## Exercise instructions
Only the lines from the one containing "United States, site archbold_FL-05." through the last line below should be written out, exactly and with both ends kept.

## Working data
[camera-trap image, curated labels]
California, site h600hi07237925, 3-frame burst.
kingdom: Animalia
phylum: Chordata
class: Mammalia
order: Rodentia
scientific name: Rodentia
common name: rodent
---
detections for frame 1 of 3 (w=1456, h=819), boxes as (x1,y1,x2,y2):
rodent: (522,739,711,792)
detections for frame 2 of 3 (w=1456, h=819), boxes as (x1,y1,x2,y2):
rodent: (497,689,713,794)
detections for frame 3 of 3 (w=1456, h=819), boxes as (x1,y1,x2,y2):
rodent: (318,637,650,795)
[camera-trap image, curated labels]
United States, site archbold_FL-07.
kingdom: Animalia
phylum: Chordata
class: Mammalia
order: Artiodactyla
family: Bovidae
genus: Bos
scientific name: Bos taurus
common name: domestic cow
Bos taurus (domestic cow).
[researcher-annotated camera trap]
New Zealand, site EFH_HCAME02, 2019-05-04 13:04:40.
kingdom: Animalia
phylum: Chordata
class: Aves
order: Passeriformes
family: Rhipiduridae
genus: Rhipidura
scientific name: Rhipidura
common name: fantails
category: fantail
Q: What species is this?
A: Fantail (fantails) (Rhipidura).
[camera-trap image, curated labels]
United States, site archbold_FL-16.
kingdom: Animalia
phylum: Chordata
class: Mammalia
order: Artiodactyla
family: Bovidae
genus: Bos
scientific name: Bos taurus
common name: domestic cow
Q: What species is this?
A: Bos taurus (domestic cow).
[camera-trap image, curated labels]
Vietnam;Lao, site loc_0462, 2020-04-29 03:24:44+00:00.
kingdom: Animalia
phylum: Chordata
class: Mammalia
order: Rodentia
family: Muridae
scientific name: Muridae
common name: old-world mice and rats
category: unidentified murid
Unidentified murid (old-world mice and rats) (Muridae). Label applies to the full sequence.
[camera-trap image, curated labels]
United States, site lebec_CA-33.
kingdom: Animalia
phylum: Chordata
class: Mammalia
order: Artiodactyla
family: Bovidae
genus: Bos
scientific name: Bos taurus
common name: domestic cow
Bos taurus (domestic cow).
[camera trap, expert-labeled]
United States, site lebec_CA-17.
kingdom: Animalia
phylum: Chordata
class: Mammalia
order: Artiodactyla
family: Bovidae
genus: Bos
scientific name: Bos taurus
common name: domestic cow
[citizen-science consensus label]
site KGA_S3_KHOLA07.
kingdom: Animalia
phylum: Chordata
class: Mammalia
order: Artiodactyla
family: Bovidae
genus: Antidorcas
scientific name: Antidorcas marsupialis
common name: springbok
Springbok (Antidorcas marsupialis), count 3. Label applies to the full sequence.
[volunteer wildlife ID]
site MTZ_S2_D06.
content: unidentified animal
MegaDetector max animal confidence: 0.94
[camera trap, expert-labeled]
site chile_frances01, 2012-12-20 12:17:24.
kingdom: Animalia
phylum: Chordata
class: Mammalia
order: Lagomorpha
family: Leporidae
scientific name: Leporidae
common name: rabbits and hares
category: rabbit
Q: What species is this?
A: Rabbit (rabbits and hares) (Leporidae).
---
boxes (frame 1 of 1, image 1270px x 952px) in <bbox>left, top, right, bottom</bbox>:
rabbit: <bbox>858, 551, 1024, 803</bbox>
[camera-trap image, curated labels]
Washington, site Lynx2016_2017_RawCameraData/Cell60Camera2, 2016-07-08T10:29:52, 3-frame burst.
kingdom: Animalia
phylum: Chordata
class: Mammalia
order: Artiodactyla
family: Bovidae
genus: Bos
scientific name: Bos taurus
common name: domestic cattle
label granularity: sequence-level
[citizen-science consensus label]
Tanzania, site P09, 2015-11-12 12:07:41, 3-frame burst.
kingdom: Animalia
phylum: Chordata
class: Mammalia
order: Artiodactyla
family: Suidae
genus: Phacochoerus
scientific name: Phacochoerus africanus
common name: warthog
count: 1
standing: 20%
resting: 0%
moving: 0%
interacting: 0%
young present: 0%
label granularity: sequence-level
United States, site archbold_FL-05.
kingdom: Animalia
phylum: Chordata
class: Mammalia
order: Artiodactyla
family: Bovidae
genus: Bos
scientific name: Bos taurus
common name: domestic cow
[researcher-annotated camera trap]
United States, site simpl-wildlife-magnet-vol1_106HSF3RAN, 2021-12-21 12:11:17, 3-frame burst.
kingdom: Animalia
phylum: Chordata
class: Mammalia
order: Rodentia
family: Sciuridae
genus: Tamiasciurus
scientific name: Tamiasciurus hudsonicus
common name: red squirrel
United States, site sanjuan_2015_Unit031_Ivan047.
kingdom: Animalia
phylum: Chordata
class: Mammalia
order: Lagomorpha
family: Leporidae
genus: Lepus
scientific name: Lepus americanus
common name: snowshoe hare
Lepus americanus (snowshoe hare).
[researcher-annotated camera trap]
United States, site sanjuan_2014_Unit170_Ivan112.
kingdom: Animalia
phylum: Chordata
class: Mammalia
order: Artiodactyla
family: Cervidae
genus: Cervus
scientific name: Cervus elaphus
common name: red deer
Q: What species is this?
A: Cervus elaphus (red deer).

## Response to this exercise
United States, site archbold_FL-05.
kingdom: Animalia
phylum: Chordata
class: Mammalia
order: Artiodactyla
family: Bovidae
genus: Bos
scientific name: Bos taurus
common name: domestic cow
[researcher-annotated camera trap]
United States, site simpl-wildlife-magnet-vol1_106HSF3RAN, 2021-12-21 12:11:17, 3-frame burst.
kingdom: Animalia
phylum: Chordata
class: Mammalia
order: Rodentia
family: Sciuridae
genus: Tamiasciurus
scientific name: Tamiasciurus hudsonicus
common name: red squirrel
United States, site sanjuan_2015_Unit031_Ivan047.
kingdom: Animalia
phylum: Chordata
class: Mammalia
order: Lagomorpha
family: Leporidae
genus: Lepus
scientific name: Lepus americanus
common name: snowshoe hare
Lepus americanus (snowshoe hare).
[researcher-annotated camera trap]
United States, site sanjuan_2014_Unit170_Ivan112.
kingdom: Animalia
phylum: Chordata
class: Mammalia
order: Artiodactyla
family: Cervidae
genus: Cervus
scientific name: Cervus elaphus
common name: red deer
Q: What species is this?
A: Cervus elaphus (red deer).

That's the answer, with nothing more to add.